CapMan Oyj
- Type: Julkinen osakeyhtiö
- Traded as: Nasdaq Helsinki: CAPMAN
- Headquarters: Helsinki, Finland
- Key people: Pia Kåll, CEO; Joakim Frimodig, Chair
- Revenue: 67.5 million euros (2022)
- Operating income: 55.7 million euros (2022)
- Number of employees: 186 (2022)
- Website: www.capman.com

= CapMan =

Finnish private equity fund manager

CapMan Oyj, founded in 1989 and headquartered in Helsinki, Finland, is a Finnish private equity fund manager listed in Helsinki Stock Exchange. CapMan manages funds with capital raised mainly from European institutional investors, such as pension funds and insurance companies, endowments, family offices, funds of funds and public institutions. CapMan has three key investment areas – Private Equity, Real Estate and Infrastructure. Altogether, CapMan employs around 190 professionals in Helsinki, Stockholm, Copenhagen, Oslo, Luxembourg and London.

==History==

In 2014, during CapMan's 25th anniversary, a book called "Into the driver's seat - Stories about entrepreneurs and CapMan" was written by journalist Marko Erola from Talouselämä magazine.

==Investment areas==
CapMan has three key investment areas - Private Equity, Real Estate, and Infrastructure - each of which has its own dedicated investment teams and funds.
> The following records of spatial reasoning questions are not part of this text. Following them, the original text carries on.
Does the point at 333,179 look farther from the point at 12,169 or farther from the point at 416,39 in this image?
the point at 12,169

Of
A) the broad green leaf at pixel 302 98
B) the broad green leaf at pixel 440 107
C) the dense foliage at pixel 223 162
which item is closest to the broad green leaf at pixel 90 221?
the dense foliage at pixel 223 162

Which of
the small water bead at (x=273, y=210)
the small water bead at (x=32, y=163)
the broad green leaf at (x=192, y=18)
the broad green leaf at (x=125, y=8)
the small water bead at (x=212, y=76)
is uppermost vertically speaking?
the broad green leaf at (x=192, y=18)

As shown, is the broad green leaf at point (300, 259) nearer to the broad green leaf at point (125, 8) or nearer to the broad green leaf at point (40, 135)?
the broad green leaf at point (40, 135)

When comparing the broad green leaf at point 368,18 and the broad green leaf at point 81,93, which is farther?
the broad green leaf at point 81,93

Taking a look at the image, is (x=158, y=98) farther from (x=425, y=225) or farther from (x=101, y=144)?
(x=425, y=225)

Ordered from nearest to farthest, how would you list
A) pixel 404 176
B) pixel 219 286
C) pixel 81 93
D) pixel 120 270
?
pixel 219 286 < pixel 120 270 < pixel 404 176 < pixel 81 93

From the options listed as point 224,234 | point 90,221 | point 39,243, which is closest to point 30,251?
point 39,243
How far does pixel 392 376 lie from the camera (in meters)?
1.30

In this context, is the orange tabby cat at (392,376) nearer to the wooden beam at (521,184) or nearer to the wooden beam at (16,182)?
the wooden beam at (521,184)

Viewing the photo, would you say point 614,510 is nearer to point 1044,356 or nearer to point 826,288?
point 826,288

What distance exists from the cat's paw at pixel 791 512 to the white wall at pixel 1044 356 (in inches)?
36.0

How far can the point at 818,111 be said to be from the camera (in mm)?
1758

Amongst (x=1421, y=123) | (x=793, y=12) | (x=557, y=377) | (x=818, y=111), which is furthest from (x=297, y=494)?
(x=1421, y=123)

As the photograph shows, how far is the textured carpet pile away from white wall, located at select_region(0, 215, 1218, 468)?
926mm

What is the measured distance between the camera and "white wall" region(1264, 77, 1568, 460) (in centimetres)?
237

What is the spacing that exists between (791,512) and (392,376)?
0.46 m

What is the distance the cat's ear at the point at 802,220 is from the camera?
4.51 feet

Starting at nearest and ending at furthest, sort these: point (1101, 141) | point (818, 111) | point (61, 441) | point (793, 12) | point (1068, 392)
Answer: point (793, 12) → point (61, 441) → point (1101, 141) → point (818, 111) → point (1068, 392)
- Private Equity includes CapMan Buyout, which invests in unlisted Nordic mid-market companies in various industries; CapMan Growth, which makes minority investments in Nordic growth companies; CapMan Special Situations, which invests in turnarounds and restructurings, and CapMan Credit, which invests in private debt.
- Real Estate manages private equity real estate funds and mandates, which invest in office, retail, residential and hotel properties, in the Nordic countries.
- Infra invests in Nordic mid-cap infrastructure assets, focusing on energy, transportation and digital communications assets.

==Investments==
Targets for CapMan's investment partnerships are mainly Nordic unlisted companies, real estate and infrastructure assets.

In December 2012, CapMan became a signatory of the UN Principles for Responsible Investment (UN PRI).

Over the years, CapMan has made investments in dozens of different companies, amongst others Norled, Cederroth, Esperi Care, Design-Talo, Lumene, Kämp Group, The North Alliance, Walki, Komas Ltd, LämpöLux and Havator Group.

CapMan has Euro 5 billion of capital under management.

==Ownership==
Half of CapMan's shares are owned by Finnish households. The largest owner is Silvertärnan Ab. Other large shareholders include Ilmarinen Mutual Pension Insurance Company, Varma Mutual Pension Insurance Company and The State Pension Fund. Approximately four per cent is owned by management.